** BEGIN SOURCE EXTRACT **
This doesn't really save anything compared to attaching properties to a 
reified statement but it is another option.

> By quads I meant (perhaps misusing the terminology) that when parsing 
> something like
> 
> <rdf:Description rdf:about="P12345">
>   <name rdf:ID="S1">Foo</name>
> </rdf:Description>
> 
> with a statement-by-statement callback mechanism, most parsers will return:
> 
> P12345 name 'Foo'
> S1 rdf:type rdf:Statement
> S1 rdf:subject P12345
> S1 rdf:predicate name
> S1 rdf:object 'Foo'
> 
> Rather than:
> 
> S1: P12345 name 'Foo'
> 
> Which would be much simpler and more efficient to process, in my opinion.

The efficiency does depend on the platform.

In Jena we tried to get some way towards the efficiency and simplicity of 
the latter while still supporting the standard. The stores can (and in the 
RDB case, do) store the quad of statements compactly. The API allows you to 
optionally hide the reification quads so that your model isn't cluttered up 
with the extra statements yet you can still use the reification API to get 
from a Statement to the resource representing its reification.

This is a complex part of the implementation to maintain and appears to be 
so little used in practice that there is a proposal to deprecate it [1]. 
Perhaps your experience suggests we should consider at least postponing the 
deprecation a little longer in case someone starts to need this functionality.

Dave

[1] http://groups.yahoo.com/group/jena-dev/message/8523

Received on Friday, 20 August 2004 15:52:01 UTC
** END SOURCE EXTRACT **
** BEGIN DATA LINES **
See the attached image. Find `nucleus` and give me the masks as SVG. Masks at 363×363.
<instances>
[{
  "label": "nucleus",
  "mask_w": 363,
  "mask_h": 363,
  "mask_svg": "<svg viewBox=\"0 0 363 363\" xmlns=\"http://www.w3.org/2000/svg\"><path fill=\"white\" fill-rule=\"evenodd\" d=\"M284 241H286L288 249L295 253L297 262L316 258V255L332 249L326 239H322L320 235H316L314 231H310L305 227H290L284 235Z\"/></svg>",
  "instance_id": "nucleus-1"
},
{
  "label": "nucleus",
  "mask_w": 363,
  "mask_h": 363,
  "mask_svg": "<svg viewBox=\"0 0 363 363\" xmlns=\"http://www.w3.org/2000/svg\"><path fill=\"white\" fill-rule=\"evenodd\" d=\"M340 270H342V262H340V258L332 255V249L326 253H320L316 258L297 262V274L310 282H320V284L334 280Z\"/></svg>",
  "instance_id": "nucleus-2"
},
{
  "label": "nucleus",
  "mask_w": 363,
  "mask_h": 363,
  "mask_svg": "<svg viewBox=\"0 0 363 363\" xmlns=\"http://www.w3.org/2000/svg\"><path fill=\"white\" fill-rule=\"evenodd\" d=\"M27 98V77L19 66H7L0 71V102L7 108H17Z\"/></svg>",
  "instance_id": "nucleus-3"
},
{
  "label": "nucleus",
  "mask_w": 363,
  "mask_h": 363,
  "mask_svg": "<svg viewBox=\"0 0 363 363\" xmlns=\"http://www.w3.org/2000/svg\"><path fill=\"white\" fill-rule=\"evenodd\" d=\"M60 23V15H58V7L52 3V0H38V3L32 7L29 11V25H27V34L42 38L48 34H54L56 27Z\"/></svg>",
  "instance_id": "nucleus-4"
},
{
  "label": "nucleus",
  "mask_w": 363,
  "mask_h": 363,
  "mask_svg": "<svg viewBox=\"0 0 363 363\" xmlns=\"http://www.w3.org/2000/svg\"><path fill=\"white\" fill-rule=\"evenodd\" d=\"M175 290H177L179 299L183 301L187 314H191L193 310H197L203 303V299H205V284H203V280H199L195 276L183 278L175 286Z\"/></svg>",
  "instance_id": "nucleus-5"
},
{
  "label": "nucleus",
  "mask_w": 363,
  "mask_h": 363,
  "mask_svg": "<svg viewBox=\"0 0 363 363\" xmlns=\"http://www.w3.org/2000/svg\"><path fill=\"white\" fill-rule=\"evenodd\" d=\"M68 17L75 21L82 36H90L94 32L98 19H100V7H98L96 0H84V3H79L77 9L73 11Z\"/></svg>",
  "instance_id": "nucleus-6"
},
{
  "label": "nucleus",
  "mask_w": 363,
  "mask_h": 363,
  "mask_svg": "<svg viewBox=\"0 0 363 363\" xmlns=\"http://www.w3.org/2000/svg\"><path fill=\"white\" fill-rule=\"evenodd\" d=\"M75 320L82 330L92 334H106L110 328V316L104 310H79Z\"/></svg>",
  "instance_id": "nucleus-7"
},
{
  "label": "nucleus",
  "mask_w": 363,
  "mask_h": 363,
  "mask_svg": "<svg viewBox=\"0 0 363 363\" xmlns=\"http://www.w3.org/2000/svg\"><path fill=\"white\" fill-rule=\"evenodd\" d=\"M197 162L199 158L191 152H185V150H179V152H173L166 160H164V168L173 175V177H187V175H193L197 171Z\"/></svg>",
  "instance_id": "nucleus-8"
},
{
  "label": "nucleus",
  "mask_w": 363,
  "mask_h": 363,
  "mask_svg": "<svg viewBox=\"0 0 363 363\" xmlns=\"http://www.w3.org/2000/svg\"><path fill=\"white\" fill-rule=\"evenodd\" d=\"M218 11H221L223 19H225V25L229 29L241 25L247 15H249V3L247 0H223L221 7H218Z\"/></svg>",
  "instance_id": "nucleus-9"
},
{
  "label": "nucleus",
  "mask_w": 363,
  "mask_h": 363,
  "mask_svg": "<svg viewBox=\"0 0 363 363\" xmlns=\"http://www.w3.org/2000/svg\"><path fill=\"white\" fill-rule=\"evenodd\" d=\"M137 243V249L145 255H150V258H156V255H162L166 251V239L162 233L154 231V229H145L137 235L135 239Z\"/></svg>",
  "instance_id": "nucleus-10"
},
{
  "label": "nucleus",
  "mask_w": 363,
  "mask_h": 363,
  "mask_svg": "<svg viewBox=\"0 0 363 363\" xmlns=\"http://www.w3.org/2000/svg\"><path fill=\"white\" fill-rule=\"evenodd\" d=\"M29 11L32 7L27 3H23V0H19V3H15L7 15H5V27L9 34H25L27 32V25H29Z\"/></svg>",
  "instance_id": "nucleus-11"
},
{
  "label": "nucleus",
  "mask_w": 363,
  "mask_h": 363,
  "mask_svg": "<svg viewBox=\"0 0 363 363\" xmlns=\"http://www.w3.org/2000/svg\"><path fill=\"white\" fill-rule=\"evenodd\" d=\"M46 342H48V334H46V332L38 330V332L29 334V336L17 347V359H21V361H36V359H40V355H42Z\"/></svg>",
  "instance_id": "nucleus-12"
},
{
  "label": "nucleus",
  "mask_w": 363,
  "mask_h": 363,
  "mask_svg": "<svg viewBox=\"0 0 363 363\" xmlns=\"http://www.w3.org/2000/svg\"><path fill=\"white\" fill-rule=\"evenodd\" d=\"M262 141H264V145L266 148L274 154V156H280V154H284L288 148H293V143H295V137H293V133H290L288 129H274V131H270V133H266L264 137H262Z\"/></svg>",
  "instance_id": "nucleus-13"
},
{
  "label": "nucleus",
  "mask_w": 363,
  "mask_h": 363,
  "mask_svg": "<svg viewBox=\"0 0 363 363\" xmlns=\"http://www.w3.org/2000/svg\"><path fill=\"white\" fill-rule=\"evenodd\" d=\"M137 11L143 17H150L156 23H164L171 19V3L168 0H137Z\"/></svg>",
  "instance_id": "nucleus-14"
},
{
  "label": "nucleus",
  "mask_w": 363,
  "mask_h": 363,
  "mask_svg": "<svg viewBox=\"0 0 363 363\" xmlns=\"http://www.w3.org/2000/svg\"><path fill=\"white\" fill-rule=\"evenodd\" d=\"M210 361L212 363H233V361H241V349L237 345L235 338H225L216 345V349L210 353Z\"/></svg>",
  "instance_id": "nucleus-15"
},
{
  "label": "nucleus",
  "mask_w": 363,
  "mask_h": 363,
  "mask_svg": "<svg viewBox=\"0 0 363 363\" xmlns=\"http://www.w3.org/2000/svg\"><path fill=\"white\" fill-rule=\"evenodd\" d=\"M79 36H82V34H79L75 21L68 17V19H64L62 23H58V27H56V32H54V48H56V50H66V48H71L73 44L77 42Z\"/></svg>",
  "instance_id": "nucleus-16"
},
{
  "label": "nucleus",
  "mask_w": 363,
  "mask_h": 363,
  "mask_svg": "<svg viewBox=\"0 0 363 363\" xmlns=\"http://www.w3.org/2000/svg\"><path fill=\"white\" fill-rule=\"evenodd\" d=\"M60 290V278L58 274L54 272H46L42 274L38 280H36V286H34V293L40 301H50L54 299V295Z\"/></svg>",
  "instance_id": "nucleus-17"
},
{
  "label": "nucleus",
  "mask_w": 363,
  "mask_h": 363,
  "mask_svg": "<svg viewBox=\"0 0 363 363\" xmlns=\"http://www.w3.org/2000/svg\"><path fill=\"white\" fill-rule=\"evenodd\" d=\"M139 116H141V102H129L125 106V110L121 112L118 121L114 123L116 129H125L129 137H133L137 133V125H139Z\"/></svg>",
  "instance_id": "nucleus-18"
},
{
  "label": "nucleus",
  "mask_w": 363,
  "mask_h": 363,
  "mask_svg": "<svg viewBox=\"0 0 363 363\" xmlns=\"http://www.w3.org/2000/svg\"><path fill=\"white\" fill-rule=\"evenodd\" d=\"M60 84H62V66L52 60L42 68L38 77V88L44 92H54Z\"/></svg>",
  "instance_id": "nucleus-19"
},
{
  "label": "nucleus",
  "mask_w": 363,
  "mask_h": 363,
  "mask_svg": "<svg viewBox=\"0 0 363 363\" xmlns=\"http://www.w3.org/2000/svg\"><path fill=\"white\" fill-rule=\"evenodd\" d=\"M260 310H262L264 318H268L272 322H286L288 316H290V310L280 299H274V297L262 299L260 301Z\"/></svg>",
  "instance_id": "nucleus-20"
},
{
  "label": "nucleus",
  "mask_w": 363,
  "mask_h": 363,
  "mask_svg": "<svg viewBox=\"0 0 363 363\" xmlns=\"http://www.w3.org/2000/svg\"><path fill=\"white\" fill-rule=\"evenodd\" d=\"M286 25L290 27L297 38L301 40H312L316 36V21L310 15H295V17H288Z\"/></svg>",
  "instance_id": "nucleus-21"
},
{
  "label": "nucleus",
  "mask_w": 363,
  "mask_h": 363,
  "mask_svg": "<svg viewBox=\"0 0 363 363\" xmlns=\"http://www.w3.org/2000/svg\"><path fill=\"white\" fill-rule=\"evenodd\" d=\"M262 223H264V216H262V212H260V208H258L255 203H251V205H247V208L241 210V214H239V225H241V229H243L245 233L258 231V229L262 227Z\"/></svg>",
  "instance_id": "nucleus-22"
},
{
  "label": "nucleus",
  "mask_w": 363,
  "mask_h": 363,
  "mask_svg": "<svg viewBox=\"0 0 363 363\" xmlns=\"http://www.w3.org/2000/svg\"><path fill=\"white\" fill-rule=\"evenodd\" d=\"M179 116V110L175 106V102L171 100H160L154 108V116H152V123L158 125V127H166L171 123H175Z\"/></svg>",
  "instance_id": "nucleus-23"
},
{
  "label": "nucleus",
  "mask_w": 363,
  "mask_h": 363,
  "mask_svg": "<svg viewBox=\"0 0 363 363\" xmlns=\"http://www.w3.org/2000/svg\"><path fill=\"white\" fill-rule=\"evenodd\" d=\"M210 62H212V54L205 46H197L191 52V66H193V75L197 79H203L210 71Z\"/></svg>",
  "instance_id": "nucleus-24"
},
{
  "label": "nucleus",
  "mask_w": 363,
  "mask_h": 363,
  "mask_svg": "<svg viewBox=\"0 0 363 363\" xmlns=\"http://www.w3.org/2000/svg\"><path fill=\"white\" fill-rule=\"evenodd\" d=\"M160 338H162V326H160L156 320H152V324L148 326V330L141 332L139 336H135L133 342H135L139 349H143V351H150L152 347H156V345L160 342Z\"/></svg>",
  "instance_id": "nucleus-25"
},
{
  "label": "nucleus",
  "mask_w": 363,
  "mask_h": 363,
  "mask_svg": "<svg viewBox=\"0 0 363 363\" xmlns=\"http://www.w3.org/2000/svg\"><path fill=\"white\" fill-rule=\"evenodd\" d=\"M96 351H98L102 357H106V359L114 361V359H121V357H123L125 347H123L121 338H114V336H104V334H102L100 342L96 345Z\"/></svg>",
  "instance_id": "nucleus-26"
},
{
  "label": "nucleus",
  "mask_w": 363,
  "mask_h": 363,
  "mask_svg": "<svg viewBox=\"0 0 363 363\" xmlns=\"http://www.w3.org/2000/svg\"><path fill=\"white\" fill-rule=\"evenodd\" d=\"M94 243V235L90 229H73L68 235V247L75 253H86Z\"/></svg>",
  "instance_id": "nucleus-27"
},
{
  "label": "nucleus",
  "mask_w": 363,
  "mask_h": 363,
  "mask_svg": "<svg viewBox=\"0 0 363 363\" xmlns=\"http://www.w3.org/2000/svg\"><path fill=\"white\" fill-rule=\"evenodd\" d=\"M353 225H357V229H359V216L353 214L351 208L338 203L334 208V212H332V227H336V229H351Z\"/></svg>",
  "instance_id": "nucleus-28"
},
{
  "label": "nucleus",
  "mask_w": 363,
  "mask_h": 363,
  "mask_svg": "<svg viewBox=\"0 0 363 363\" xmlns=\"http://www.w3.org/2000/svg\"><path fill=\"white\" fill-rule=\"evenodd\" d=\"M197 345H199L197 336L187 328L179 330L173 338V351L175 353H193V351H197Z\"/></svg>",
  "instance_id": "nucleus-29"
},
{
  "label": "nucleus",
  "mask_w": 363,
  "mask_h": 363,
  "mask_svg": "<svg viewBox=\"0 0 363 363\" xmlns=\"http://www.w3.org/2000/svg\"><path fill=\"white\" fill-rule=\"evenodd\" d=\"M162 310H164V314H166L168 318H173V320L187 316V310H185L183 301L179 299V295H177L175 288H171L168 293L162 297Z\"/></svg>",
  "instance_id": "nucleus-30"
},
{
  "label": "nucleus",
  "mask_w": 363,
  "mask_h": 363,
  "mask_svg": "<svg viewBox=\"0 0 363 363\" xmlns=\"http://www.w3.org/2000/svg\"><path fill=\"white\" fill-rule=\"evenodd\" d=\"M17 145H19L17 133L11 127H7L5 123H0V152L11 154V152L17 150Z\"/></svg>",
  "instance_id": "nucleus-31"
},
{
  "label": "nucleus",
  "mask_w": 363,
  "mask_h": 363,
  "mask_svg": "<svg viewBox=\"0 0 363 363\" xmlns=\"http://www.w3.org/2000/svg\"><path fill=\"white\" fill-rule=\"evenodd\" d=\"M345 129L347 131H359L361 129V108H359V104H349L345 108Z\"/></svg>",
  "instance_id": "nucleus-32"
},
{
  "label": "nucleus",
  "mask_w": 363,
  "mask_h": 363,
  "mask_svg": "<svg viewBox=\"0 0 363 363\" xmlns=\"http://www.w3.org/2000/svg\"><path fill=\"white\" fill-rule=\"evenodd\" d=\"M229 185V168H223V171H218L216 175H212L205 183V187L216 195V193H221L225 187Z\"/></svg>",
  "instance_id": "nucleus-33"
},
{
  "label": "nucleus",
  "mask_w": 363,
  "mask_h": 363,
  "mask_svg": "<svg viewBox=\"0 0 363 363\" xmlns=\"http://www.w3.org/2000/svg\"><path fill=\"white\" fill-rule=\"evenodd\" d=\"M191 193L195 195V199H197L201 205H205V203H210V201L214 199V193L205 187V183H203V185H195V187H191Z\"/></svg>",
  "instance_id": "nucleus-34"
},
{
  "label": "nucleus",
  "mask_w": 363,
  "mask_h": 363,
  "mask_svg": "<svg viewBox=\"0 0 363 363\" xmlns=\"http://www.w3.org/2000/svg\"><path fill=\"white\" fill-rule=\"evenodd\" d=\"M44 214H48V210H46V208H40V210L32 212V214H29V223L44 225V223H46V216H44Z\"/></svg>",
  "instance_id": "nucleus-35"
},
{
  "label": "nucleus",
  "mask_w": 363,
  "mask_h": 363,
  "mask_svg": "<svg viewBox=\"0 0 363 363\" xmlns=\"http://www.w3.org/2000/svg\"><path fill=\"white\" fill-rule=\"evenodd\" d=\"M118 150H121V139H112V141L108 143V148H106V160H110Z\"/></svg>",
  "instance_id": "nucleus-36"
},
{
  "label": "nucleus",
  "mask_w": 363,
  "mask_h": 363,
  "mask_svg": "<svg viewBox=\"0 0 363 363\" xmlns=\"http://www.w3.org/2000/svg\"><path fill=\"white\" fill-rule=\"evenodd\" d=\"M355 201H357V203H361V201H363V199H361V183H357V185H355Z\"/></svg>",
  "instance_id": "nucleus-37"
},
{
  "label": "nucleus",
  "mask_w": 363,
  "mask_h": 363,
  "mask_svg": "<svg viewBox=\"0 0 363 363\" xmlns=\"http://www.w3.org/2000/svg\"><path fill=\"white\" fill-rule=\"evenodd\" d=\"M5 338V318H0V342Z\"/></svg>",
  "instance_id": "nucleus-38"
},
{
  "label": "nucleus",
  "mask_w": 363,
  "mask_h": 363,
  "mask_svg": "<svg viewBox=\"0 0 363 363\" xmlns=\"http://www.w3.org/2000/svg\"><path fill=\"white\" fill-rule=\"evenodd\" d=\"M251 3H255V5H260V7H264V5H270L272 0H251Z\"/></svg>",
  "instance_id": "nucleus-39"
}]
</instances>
** END DATA LINES **
▸ **PROBLEM STATEMENT**
In the reply on RDF reification, why has deprecating Jena's support for compactly storing and optionally hiding reification quads been proposed? Answer in one to three sentences.

▸ **RESULT OF THE EXERCISE**
Deprecation has been proposed because this part of the implementation is complex to maintain. It also appears to be used very little in practice.